The data beneath this task is to be duplicated exactly, in its entirety.
START Data for the task
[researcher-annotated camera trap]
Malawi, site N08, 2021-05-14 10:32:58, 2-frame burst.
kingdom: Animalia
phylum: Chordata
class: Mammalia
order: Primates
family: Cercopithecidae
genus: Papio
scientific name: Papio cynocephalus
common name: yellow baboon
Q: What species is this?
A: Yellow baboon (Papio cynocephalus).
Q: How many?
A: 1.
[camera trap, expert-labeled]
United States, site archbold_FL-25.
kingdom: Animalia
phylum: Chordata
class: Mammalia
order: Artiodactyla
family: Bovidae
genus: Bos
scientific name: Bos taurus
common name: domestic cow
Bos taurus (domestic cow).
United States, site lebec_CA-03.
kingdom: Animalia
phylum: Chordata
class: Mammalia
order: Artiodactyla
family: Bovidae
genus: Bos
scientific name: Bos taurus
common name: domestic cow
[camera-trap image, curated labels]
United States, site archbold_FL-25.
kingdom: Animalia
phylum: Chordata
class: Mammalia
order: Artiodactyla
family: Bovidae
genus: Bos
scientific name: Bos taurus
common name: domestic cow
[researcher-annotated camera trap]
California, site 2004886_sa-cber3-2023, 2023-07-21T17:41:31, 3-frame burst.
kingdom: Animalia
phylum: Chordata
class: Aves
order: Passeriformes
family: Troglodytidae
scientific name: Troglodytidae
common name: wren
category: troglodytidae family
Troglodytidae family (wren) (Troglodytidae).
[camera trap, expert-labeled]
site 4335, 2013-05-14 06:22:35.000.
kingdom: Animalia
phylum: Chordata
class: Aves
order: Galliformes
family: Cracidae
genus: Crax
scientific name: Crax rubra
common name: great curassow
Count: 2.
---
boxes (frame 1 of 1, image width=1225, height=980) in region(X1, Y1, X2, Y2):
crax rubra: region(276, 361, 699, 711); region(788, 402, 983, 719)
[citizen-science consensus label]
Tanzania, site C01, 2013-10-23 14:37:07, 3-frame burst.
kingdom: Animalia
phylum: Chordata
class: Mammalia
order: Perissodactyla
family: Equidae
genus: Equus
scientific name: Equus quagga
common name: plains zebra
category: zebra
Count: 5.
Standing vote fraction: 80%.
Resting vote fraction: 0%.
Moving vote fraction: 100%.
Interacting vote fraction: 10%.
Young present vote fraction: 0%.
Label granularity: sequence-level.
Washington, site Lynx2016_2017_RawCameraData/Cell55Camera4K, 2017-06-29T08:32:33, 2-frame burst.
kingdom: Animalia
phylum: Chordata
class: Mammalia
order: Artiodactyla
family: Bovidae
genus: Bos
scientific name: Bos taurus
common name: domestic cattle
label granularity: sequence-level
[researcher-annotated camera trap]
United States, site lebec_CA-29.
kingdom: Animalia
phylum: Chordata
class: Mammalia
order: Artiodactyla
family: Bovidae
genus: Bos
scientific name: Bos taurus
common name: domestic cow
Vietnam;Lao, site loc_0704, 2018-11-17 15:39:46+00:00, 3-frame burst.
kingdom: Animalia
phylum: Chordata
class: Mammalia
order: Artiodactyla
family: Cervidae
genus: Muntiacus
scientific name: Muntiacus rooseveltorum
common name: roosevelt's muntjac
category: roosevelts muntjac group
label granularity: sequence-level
END Data for the task
### Exercise result:
[researcher-annotated camera trap]
Malawi, site N08, 2021-05-14 10:32:58, 2-frame burst.
kingdom: Animalia
phylum: Chordata
class: Mammalia
order: Primates
family: Cercopithecidae
genus: Papio
scientific name: Papio cynocephalus
common name: yellow baboon
Q: What species is this?
A: Yellow baboon (Papio cynocephalus).
Q: How many?
A: 1.
[camera trap, expert-labeled]
United States, site archbold_FL-25.
kingdom: Animalia
phylum: Chordata
class: Mammalia
order: Artiodactyla
family: Bovidae
genus: Bos
scientific name: Bos taurus
common name: domestic cow
Bos taurus (domestic cow).
United States, site lebec_CA-03.
kingdom: Animalia
phylum: Chordata
class: Mammalia
order: Artiodactyla
family: Bovidae
genus: Bos
scientific name: Bos taurus
common name: domestic cow
[camera-trap image, curated labels]
United States, site archbold_FL-25.
kingdom: Animalia
phylum: Chordata
class: Mammalia
order: Artiodactyla
family: Bovidae
genus: Bos
scientific name: Bos taurus
common name: domestic cow
[researcher-annotated camera trap]
California, site 2004886_sa-cber3-2023, 2023-07-21T17:41:31, 3-frame burst.
kingdom: Animalia
phylum: Chordata
class: Aves
order: Passeriformes
family: Troglodytidae
scientific name: Troglodytidae
common name: wren
category: troglodytidae family
Troglodytidae family (wren) (Troglodytidae).
[camera trap, expert-labeled]
site 4335, 2013-05-14 06:22:35.000.
kingdom: Animalia
phylum: Chordata
class: Aves
order: Galliformes
family: Cracidae
genus: Crax
scientific name: Crax rubra
common name: great curassow
Count: 2.
---
boxes (frame 1 of 1, image width=1225, height=980) in region(X1, Y1, X2, Y2):
crax rubra: region(276, 361, 699, 711); region(788, 402, 983, 719)
[citizen-science consensus label]
Tanzania, site C01, 2013-10-23 14:37:07, 3-frame burst.
kingdom: Animalia
phylum: Chordata
class: Mammalia
order: Perissodactyla
family: Equidae
genus: Equus
scientific name: Equus quagga
common name: plains zebra
category: zebra
Count: 5.
Standing vote fraction: 80%.
Resting vote fraction: 0%.
Moving vote fraction: 100%.
Interacting vote fraction: 10%.
Young present vote fraction: 0%.
Label granularity: sequence-level.
Washington, site Lynx2016_2017_RawCameraData/Cell55Camera4K, 2017-06-29T08:32:33, 2-frame burst.
kingdom: Animalia
phylum: Chordata
class: Mammalia
order: Artiodactyla
family: Bovidae
genus: Bos
scientific name: Bos taurus
common name: domestic cattle
label granularity: sequence-level
[researcher-annotated camera trap]
United States, site lebec_CA-29.
kingdom: Animalia
phylum: Chordata
class: Mammalia
order: Artiodactyla
family: Bovidae
genus: Bos
scientific name: Bos taurus
common name: domestic cow
Vietnam;Lao, site loc_0704, 2018-11-17 15:39:46+00:00, 3-frame burst.
kingdom: Animalia
phylum: Chordata
class: Mammalia
order: Artiodactyla
family: Cervidae
genus: Muntiacus
scientific name: Muntiacus rooseveltorum
common name: roosevelt's muntjac
category: roosevelts muntjac group
label granularity: sequence-level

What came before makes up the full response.